Mientras el proceso seguía su marcha, la enfermedad de Bathilda había llevado también su curso progresivo. La pobre niña se había visto a dos pasos de la muerte. Pero al final, la juventud y la fortaleza de la muchacha habían triunfado sobre el mal. A la exaltación del delirio había sucedido un profundo abatimiento y la postración completa.
Todos, el médico el primero, creían que la convaleciente había perdido la memoria de lo ocurrido, y que, si recordaba algo, lo confundía con los sueños de su delirio.
Pero todos estaban equivocados, empezando por el médico. Algo que aconteció cierta mañana lo demostraba con creces.

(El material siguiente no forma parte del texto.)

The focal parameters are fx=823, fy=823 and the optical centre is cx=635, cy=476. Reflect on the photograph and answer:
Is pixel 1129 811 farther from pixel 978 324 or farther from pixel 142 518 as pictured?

Creyendo que Bathilda dormía la habían dejado sola. Boniface, según había tomado por costumbre desde que estaba enferma, asomó la cabeza por la entreabierta puerta para informarse de su estado. Mirza lanzó un gruñido, y Bathilda se volvió; al ver a Boniface pensó que quizás lograría sacar de este algo de lo que los demás callaban; es decir, lo que le había ocurrido a Harmental. Invitó a pasar al muchacho y le ofreció sus pálidos deditos. Boniface dudó antes de aprisionarlos entre sus manazas coloradas. Luego, bajando la cabeza, confesó con una voz que revelaba su arrepentimiento:
—Sí, señorita Bathilda, teníais mucha razón: sois una verdadera señorita, y yo no soy más que un patán. Nunca hubierais podido quererme a mí; necesitabais un apuesto caballero.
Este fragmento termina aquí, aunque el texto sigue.